Owner: Clyde Johnson
Featured this month is a rare 65 year old truck was saved from an unknown destiny almost 35 years ago. The survival rate of this style 1940 Chevrolet pickup is very low because they are rated 3/4 ton. Heavier demands were placed on almost all non-1/2 ton pickups and most were just ‘used up.’
This beauty still lives because it was first owned by the Walnut Grove, Missouri Volunteer Fire Department (near Springfield) and saw duty during occasional fires in the small community. Much of its life it set in the town fire station ready for emergency calls. This is probably why only 26,000 now show on the odometer. It carried ladders, hoses, and related fire equipment as well as firemen. Usually it followed near the larger town fire truck.

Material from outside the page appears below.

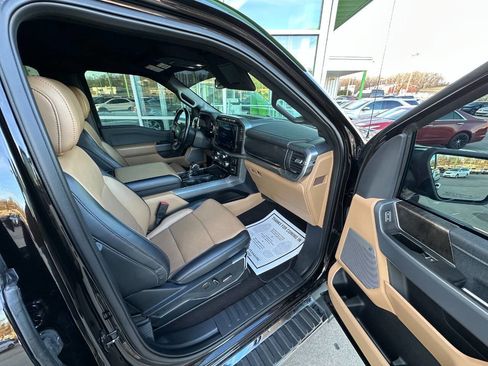 Used 2021 Ford F150 Lariat image 17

The person responsible for the rebirth of this classic older 3/4 ton is Clyde Johnson of Independence, Missouri. He purchased it un-restored from a neighbor in the 1970’s for $200. It was to give his 16 year old son, Larry, something different, dependable, and ‘not fast’ to drive to high school. It came to be Larry’s main local transportation for several years. But then Clyde got it back after graduation. A total restoration was always a consideration but family responsibilities kept it on a ‘someday’ to do list.
It was over thirty years later that Clyde got serious about giving the little 3/4 ton the ground-up restoration it so badly needed. His four children were on their own and he had just retired after many years as a machinist training instructor.
Once the restoration began, Clyde averaged 20 hours per week, 25 most all was done by him personally. He disassembled it to the bare frame and then began building it back and restoring each piece. To make it look less like a fire truck and more as a civilian truck, he removed the spotlight, siren, ladder brackets and a very large steel plate rear bumper where fireman stood on the way to a fire.
It now looks like a 1940 Chevrolet truck as it left the factory. The correct red, black fenders and running boards plus rebuilt mechanicals and new chrome makes it a real ‘traffic stopper.’ It still has it’s 216 six cylinder engine, 4 speed transmission and ¾ ton differential. Yes, 55 miles per hour is about its limit.
Clyde’s enjoyment with his little red truck has increased even more since the restoration three years ago. He has become very active in the local Kansas City Genuine Chevrolet/GMC truck club. He and his little red truck are seen regularly at local shows, driving events, and cruise night drive-ins.